2- on me dit que je ne donne pas assez à l’entreprise


·         Les attentes de nos clients HDG et notre disponibilité commerciale et administrative est en décalage. Il faut revoir les normes métiers par portefeuille et évaluer l’activité réelle par salarié afin d’ajuster la charge de travail entre ceux qui s’en ?? et les agents débordés qui prennent un risque permanent d’image et d’erreur.
Les études patrimoniales et les e learning sont faits à la maison (5h / mois)


·         Subir l’activité-Subir l’activité des absents (arrêts)
Subir les décisions de la hiérarchie sur notre métier.


·         Je pense qu’il serait bon d’ajuster les horaires en fonction des métiers. Réduction de la pause du midi (1h30 dans notre agence) pour commencer plus tard ou finir plus tôt.
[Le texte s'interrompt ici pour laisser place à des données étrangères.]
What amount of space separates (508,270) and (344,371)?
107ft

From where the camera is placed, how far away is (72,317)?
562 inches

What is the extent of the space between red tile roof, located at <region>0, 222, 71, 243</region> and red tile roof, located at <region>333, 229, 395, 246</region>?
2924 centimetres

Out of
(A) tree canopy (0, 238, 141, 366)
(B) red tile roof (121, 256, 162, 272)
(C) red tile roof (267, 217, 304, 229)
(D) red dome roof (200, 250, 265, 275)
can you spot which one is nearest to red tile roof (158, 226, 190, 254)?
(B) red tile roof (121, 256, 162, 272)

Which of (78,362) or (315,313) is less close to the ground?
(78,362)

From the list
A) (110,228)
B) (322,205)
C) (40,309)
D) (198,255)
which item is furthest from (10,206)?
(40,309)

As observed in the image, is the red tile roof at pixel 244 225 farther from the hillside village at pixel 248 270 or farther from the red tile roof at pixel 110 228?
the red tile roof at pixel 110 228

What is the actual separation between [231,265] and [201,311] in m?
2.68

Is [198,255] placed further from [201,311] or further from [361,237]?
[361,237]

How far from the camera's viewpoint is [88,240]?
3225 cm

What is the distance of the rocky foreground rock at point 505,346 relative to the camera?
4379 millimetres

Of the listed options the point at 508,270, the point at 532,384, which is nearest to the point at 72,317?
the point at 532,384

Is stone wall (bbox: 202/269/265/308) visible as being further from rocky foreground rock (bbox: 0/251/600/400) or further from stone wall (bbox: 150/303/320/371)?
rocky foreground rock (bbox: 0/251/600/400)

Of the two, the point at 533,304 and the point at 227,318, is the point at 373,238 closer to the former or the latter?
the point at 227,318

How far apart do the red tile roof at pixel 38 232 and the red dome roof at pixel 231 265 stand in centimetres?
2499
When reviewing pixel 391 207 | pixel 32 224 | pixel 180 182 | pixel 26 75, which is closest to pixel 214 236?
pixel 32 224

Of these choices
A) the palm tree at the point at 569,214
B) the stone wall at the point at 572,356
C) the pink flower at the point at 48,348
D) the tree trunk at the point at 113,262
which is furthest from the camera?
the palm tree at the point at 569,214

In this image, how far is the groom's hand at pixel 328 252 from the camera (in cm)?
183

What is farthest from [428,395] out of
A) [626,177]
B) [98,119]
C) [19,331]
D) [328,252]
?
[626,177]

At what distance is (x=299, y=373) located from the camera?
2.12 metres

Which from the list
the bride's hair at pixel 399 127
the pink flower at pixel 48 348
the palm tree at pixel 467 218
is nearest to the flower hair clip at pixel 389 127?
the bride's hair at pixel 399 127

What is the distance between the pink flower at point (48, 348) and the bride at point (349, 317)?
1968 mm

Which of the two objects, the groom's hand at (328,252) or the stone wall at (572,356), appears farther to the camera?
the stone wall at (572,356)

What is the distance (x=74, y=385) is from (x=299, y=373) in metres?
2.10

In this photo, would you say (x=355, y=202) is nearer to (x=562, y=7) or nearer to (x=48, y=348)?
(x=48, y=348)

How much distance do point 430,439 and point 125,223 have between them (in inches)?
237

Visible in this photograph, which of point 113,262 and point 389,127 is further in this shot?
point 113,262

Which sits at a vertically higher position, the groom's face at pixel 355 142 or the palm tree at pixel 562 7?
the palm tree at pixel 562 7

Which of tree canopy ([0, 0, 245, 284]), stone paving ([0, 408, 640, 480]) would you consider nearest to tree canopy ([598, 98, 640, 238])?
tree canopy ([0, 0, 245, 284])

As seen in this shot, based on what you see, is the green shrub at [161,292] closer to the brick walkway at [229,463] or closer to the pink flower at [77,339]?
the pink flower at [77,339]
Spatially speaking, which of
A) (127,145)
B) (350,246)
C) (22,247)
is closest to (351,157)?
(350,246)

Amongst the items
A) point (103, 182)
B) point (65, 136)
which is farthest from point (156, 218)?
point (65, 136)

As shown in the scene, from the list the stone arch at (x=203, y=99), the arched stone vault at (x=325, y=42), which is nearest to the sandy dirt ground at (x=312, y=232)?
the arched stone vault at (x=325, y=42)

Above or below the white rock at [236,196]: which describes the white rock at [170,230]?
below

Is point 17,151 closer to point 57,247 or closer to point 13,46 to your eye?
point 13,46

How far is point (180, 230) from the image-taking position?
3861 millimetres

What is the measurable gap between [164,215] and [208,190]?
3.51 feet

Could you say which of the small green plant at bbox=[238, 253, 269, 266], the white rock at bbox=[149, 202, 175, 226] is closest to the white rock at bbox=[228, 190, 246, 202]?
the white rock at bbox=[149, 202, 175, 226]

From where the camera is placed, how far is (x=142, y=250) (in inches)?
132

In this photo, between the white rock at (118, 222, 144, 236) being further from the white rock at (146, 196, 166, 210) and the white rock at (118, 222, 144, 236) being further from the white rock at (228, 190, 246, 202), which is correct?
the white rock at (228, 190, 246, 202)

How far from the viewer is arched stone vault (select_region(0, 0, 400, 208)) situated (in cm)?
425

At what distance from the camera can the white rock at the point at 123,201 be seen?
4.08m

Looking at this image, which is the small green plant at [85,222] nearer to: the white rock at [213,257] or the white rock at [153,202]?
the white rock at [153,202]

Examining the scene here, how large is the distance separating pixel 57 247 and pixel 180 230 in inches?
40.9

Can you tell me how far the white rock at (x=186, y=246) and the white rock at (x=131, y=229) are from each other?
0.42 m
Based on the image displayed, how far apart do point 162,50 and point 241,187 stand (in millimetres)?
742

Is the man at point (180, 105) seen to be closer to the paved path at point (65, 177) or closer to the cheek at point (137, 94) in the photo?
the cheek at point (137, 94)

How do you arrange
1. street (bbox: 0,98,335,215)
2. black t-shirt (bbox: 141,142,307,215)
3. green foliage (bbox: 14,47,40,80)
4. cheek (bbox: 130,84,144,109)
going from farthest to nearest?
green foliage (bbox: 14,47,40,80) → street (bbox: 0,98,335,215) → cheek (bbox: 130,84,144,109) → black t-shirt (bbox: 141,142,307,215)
Avoir accès à nos dossiers à distance pour pouvoir faire des instances en dehors du bureau (finir plus tôt ou commencer plus tard mais faire une part de télétravail

·         Nous permettre d’avoir du temps et donc plus de moyens humains.



vendredi 14 juillet 2017

VERBATIM

VERBATIM suite enquête "conditions de travail" 3

·         Au regard des futures mutations de nos métiers, je trouve que l’entreprise ne communique pas assez sur ces futures problématiques. Quels choix vont être fait ? Quels futures métiers ? l’entreprise va-t-elle continuer à ajouter de la charge de travail aux agences (Pilotéo, ADE…)
L’entreprise a-t-elle en projet de se séparer des salariés moins performants commercialement parlant.
·         Suggestions : couper les postes de travail entre 12h et 14h ou badger pour déclarer automatiquement nos heures supplémentaires.

·         A quand le retour aux valeurs humaines, nous sommes psychologiquement usés mais rien ne change.
Il y a des soirs pas de disponibilité pour les proches car il y a beaucoup de pression et après le travail il faut gérer la famille donc pas de moment pour se poser.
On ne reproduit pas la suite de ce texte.